Verucchio (RN). Restauro di vasellame bronzeo proveniente dalla T. 12 della necropoli Lippi.
- Tipologia bene restaurato
- Metalli
- Regione
- Emilia-Romagna
- Provincia
- Rimini
- Comune
- Verucchio
- Istituto-Ufficio competente
- Soprintendenza per i Beni Archeologici dell'Emilia-Romagna
- Tipologia intervento
- Restauro
- Anno/i campagna/e di restauro
- 2008-2009
- Responsabile di cantiere
- Virna Scarnecchia, Micol Siboni
- Responsabile scientifico
- Patrizia von Eles
- Datazione bene restaurato: DA
- 899 a.C. - 200 a.C.
- Datazione bene restaurato: A
- 899 a.C. - 200 a.C.
Descrizione
Nel 2008, durante i lavori preparatori del cantiere per il futuro parco archeologico di Verucchio, sono state messe in luce numerose tombe della necropoli villanoviana situata ai piedi della Rocca Malatestiana. Nella Tomba 12 della necropoli Lippi sono stati rinvenuti un bacile e un calderone in bronzo, trovati uno dentro l’altro, schiacciati e deformati a causa della pressione esercitata dal peso della terra (fig. 1).

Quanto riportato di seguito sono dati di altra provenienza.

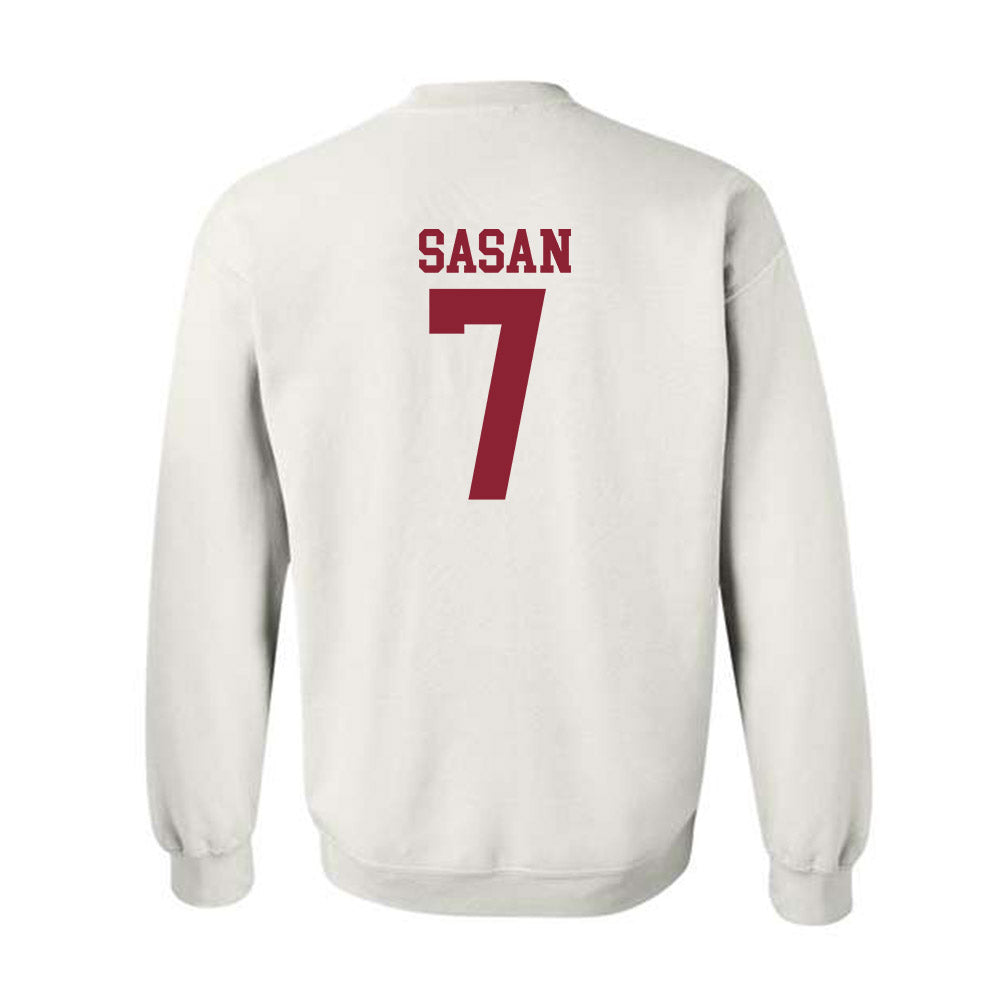Troy - NCAA Women's Soccer : Sofia Sasan - Generic Shersey Crewneck Sweatshirt-1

Fig. 1 Calderone e bacile al momento del ritrovamento
La mineralizzazione del metallo, generando una condizione di estrema fragilità della lamina, ha concorso alla particolare frammentazione degli oggetti e inoltre i piedi del bacile, spezzandosi, ne avevano provocato lo sfondamento (fig. 2).
Fig. 2 Particolare del fondo del bacile
Durante lo svuotamento dalla terra, sono state fatte delle fotografie sulle quali disporre i frammenti prelevati per non perderne la posizione e effettuare la ricerca degli attacchi tenendo conto dell’interpretazione dei dati di crollo, mentre le porzioni della zona dell’orlo e parete - parti maggiormente solide che, anche se frammentate e fessurate erano rimaste in posizione - sono state temporaneamente consolidate e fissate mediante l’applicazione di garze con resina acrilica e sono stati creati dei gusci contenitivi con le bende gessate, per permettere lo smontaggio tramite il distacco delle porzioni inglobate (fig. 3).

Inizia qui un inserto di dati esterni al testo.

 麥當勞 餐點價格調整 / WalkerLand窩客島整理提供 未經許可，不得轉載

Fig. 3 Applicazione delle bende gessate
Le parti staccate erano costituite da numerosi frammenti che, anche se in apparente connessione tra loro, non risultavano essere nella corretta posizione per l’incollaggio e presentavano incrostazioni terrose e concrezioni di prodotti di corrosione del metallo sulla superficie di frattura.
Si è quindi proceduto a rimuovere la garzatura e ad effettuare una prima parziale pulitura, per permettere il corretto posizionamento ed incollaggio dei frammenti.

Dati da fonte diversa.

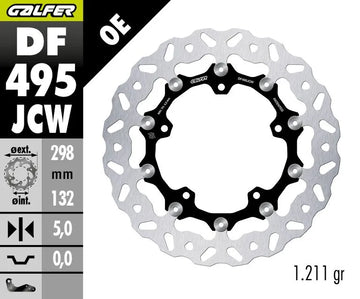 Yamaha XV 1900 SCL Raider Scl [2012-2014] - BREMSSCHEIBE FLOATECH WAVE – Bild 2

Dopo avere conferito maggiore solidità agli oggetti a seguito della ricostruzione, operata attraverso l’incollaggio e l’integrazione delle parti mancanti con resina epossidica bicomponente Araldite AW 121N, è stata effettuata una pulitura più approfondita e orientata alla messa in luce della superficie originale, per restituire la leggibilità dei particolari decorativi e dei segni di lavorazione, nascosti dalle incrostazioni terrose e dai prodotti di corrosione del metallo (fig. 4).
Fig. 4 Particolari nascosti dalle incrostazioni terrose e dai prodotti di corrosione del metallo
Si è operato principalmente con mezzi meccanici, lavorando con il bisturi sotto il microscopio binoculare, ammorbidendo le incrostazioni con una soluzione di acqua demineralizzata e alcool etilico al 50% e rifinendo con spazzoline di setola morbida montate su microtrapano.
La stabilizzazione del metallo è stata effettuata mediante applicazione di Benzotriazolo al 3% in alcool etilico per l’inibizione della corrosione e il consolidamento e la protezione superficiale, realizzate attraverso l’applicazione di resina acrilica Paraloid B44 disciolta in acetone dal 3 al 5%.
A restauro ultimato, considerata la fragilità e l’eccessivo sforzo meccanico esercitato dal peso degli oggetti su sé stessi, sono stati creati supporti in plexiglass, opportunamente sagomati per permettere di scaricare tale peso.
Gli oggetti sono ora esposti nel Museo Archeologico di Verucchio.